TASK GOAL =>
Give only the number of lines in the records below that contain the string "crowd". Uppercase and lowercase letters are treated as distinct.
# start of INPUT MATERIAL
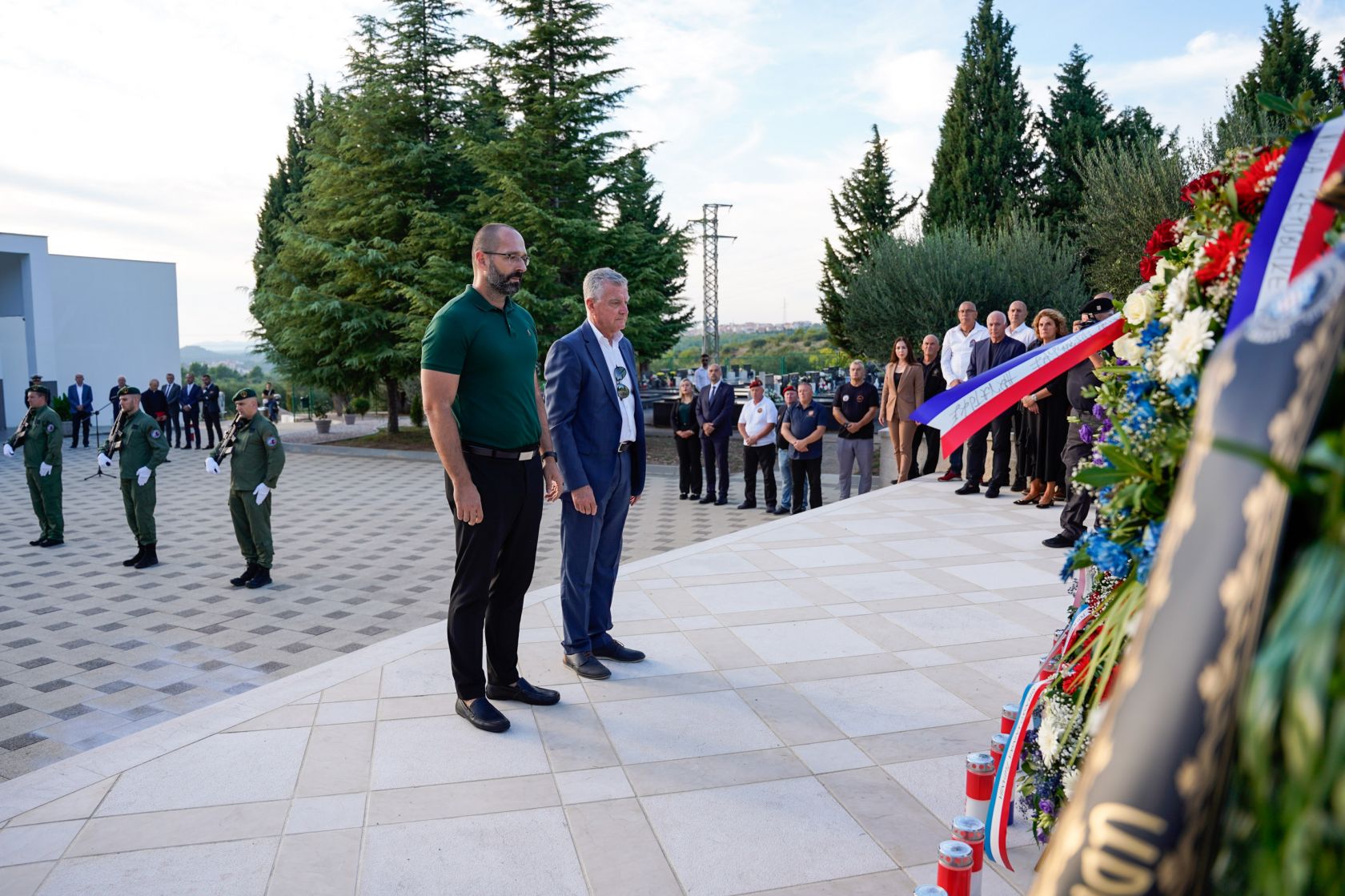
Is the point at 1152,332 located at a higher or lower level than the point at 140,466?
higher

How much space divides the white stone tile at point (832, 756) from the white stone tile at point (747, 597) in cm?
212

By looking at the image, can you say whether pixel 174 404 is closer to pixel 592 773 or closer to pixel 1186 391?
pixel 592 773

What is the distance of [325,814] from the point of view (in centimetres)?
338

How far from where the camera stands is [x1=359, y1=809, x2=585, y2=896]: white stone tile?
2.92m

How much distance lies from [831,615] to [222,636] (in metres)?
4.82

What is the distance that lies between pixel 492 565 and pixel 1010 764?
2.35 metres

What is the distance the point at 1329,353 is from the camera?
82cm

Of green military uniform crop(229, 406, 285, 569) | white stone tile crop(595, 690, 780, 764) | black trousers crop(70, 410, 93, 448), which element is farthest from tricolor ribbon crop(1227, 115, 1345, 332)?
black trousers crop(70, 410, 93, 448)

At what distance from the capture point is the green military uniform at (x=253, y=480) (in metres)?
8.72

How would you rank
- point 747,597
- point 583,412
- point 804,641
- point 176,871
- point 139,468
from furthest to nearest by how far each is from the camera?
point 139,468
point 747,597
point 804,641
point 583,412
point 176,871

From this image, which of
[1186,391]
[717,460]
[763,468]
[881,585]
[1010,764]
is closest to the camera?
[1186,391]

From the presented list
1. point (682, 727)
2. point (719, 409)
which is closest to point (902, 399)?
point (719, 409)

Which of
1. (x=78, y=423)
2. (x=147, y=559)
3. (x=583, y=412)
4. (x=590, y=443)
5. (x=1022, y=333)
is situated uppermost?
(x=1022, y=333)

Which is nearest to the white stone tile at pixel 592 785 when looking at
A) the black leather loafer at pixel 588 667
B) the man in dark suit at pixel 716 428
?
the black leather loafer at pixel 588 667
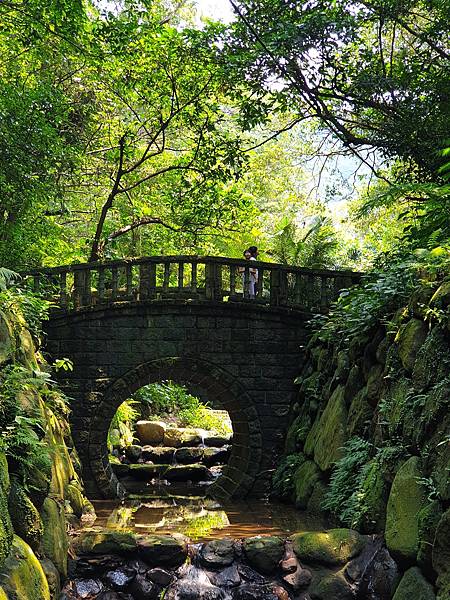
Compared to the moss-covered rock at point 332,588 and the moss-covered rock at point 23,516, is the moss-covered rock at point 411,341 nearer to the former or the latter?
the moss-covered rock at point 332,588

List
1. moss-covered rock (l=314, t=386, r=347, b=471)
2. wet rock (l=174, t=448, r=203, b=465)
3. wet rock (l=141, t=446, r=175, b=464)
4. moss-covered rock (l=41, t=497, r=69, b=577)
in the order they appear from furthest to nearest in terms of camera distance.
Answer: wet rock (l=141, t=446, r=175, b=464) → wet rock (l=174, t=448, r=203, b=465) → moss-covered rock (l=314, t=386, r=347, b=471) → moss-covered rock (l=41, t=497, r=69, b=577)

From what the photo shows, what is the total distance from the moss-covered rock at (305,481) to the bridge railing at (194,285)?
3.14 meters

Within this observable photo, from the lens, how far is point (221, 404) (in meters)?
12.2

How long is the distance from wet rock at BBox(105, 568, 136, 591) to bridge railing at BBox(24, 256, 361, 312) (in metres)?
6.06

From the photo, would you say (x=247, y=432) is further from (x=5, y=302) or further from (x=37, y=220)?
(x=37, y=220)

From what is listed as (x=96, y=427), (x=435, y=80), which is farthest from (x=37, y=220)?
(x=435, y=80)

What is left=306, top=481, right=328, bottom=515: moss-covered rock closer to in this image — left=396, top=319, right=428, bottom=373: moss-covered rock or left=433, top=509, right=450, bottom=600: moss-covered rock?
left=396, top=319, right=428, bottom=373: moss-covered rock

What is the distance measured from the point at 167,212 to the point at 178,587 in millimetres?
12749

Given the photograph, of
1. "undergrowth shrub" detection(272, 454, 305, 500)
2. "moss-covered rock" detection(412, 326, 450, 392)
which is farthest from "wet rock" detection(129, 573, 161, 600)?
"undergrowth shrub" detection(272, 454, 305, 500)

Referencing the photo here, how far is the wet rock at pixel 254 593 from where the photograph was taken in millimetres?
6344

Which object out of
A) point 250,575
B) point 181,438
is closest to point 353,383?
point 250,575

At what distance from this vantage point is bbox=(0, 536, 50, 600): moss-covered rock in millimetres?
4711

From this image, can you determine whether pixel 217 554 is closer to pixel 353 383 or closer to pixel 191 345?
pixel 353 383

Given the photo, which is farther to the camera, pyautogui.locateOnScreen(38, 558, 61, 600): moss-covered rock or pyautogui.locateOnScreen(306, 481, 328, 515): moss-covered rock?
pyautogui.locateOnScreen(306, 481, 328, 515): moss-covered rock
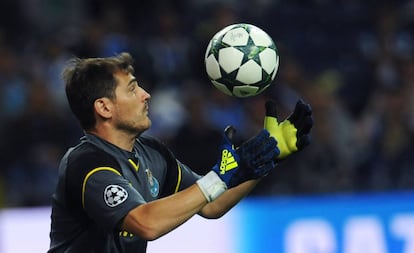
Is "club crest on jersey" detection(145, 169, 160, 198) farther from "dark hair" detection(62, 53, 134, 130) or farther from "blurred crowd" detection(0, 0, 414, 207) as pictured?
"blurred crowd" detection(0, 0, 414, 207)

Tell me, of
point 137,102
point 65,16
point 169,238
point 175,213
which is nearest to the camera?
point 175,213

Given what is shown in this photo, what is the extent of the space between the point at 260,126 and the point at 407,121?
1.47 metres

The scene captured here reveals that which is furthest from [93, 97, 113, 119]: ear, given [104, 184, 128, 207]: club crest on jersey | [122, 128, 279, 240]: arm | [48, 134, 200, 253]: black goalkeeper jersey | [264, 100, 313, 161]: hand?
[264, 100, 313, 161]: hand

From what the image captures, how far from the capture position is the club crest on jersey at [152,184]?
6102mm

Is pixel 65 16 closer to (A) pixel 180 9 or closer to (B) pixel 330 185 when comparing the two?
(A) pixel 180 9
# end of INPUT MATERIAL
FINAL ANSWER =>
2